▶ Working data
<<<<

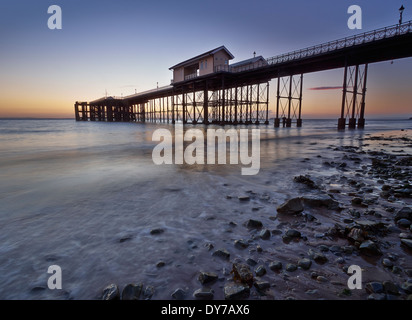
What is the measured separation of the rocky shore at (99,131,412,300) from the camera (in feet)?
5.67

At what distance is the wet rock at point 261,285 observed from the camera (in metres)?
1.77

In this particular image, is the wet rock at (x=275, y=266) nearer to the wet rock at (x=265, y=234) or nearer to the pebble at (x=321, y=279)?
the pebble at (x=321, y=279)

>>>>
<<<<

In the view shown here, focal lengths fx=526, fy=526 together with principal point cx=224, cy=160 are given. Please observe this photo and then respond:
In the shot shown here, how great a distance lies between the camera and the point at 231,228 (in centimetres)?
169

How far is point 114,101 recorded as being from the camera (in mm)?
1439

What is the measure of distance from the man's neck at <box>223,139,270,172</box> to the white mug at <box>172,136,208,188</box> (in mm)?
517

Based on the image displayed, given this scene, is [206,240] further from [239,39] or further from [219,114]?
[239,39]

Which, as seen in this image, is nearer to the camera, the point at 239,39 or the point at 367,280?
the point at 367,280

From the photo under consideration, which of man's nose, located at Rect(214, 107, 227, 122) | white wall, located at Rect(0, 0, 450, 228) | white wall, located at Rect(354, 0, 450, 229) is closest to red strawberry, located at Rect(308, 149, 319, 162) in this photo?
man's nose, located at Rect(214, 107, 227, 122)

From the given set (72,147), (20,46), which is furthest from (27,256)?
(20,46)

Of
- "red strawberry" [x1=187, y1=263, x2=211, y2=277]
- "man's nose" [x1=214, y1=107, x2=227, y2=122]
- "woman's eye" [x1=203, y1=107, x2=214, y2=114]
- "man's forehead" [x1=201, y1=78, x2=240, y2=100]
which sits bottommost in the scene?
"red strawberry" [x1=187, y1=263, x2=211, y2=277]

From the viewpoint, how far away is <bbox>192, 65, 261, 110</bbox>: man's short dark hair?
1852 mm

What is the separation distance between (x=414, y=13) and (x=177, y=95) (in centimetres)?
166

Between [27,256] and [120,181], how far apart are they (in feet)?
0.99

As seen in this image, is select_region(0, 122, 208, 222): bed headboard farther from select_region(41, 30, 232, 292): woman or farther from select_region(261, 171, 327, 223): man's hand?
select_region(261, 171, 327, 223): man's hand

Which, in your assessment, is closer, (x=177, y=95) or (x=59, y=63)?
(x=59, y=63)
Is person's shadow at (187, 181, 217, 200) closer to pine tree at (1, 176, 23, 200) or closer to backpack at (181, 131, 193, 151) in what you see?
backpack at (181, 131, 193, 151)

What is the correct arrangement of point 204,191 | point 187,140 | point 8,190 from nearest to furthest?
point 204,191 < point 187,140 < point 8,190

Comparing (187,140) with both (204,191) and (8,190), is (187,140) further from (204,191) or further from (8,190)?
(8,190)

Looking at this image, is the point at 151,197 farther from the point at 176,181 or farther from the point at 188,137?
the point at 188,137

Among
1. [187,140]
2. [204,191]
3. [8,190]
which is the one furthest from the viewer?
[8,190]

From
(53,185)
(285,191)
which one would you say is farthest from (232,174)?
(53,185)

>>>>
<<<<

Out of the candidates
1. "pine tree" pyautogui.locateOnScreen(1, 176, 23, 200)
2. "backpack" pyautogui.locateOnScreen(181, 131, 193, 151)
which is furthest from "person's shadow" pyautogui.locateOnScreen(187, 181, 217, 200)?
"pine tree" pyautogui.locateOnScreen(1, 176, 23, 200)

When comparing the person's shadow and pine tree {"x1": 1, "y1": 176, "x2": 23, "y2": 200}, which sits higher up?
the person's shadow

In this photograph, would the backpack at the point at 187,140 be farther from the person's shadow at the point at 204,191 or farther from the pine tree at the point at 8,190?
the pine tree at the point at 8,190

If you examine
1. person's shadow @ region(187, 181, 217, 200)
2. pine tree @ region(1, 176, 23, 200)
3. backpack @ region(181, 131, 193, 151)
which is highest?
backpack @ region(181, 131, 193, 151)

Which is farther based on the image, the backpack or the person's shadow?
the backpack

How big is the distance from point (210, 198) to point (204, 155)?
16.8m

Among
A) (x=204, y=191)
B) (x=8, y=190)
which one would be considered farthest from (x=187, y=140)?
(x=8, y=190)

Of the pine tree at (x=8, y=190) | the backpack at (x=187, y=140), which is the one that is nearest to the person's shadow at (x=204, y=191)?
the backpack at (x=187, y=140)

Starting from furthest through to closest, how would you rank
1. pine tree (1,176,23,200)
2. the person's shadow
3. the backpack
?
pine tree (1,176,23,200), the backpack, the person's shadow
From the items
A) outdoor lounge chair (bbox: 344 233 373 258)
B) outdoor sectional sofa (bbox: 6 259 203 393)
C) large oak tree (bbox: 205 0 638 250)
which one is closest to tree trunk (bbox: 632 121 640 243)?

>>>>

▶ Aim
Find each line in the rows above that contains the word "image" and copy every such line in full. Case counts when matching.

▶ Expected output
In this particular image, is the wet rock at (x=275, y=266) nearer to the wet rock at (x=265, y=234) or nearer to the pebble at (x=321, y=279)?
Based on the image displayed, given this scene, is [206,240] further from [239,39] or further from [219,114]?
Which, as seen in this image, is nearer to the camera, the point at 239,39 or the point at 367,280?
As seen in this image, is select_region(0, 122, 208, 222): bed headboard farther from select_region(41, 30, 232, 292): woman or farther from select_region(261, 171, 327, 223): man's hand?
Looking at this image, is the point at 151,197 farther from the point at 176,181 or farther from the point at 188,137?
Which is farther based on the image, the backpack or the person's shadow?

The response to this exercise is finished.